Franklin’s description of life in southeastern Mississippi reminds me of growing up in east central Saskatchewan. I knew all the residents of the area. I knew their family histories. They knew mine. Fortunately, the reputations around Meskanaw were positive. Not so in Crooked Letter, Crooked Letter.
Larry Ott, the odd awkward country boy, who loves to read, especially horror, never fits in at school or in the tiny town of Chabot. His ostracization by the community is sealed when a girl he took on a date in high school, Cindy Walker, goes missing and is never found. There is not a doubt from anyone beyond his mother that Larry must have sexually assaulted and killed her.
While there is no proof and he has never been charged Larry is shunned. No one comes to the garage, Ottomotive Repair, he has carried on since his father died. No one calls him or visits him. He is barely tolerated in area churches.
Now 41 Larry lives alone, eats KFC suppers by himself, watches some T.V. and reads his horror novels.
Silas Jones is bright and sociable and handsome and athletically skilled. Though he only came to town as a young boy, he is designated a good guy. Since high school, when he was a talented shortstop, he has been known as 32, his uniform number. 32 is Chabot’s police department.
While he is unmarried and without children 32 has a good relationship with his girlfriend, Angie. She is clearly looking to build that relationship.
In the transformation of the South during the 1960’s and 1970’s it is a twist that the solitary Larry is white and the popular 32 is African American.
Each of Larry and 32 are living out their lives as expected by the community.
Life grows even more isolated for Larry when the Rutherford girl, university aged daughter of the leading town businessman, goes missing. Larry is the primary suspect. Many think he is a serial killer.

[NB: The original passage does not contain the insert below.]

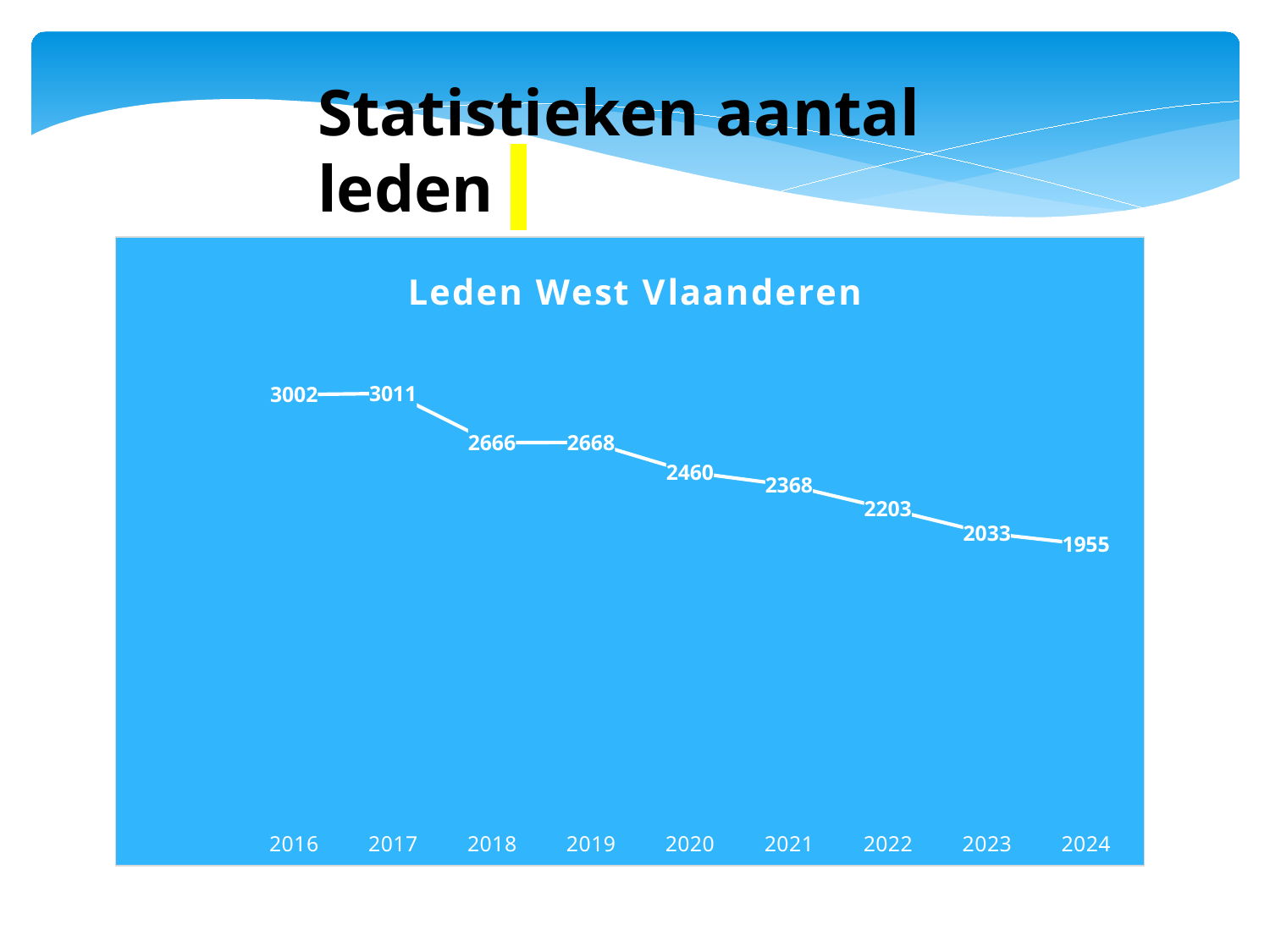
Which year has the lowest value? 2024 What kind of chart is this? line chart How many years are shown on the x axis? 9 What is the difference between the values for 2016 and 2024? 1047 What is the value for 2024? 1955 What is the difference between the values for 2019 and 2020? 208 Which is larger, the value for 2018 or the value for 2019? 2019 What is the value for 2016? 3002 Do the values generally rise or fall from 2016 to 2024? fall What is the value for 2020? 2460 What is the title of the chart? Leden West Vlaanderen Which year has the highest value? 2017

At the same time local drug dealer, M & M, the second baseman for 32 also disappears.
As investigations proceed the plot moves seamlessly back and forth between current times and the youth of Larry and 32.
It is a rare talent that Franklin has to make the lives and characters of people just getting by and the poor intriguing.
I have enjoyed those John Grisham books set in rural northern Mississppi. Both Grisham and Franklin evoke the feel of the country and the people who live there.
While Franklin’s book does not have the same racist confrontations as Grisham there is still in the late 1970’s when Larry and 32 were teenagers a continuing racial strain. Much has changed in the South since To Kill a Mockingbird.
I understand why so many reviewers have loved this mystery. Franklin draws you into the lives of Larry and 32 to depths uncommon in crime literature. He builds tension as lives are unfolded in ways I did not see coming in the plot.
I expect Crooked Letter, Crooked Letter will be a crime fiction classic read and appreciated for decades to come around the world.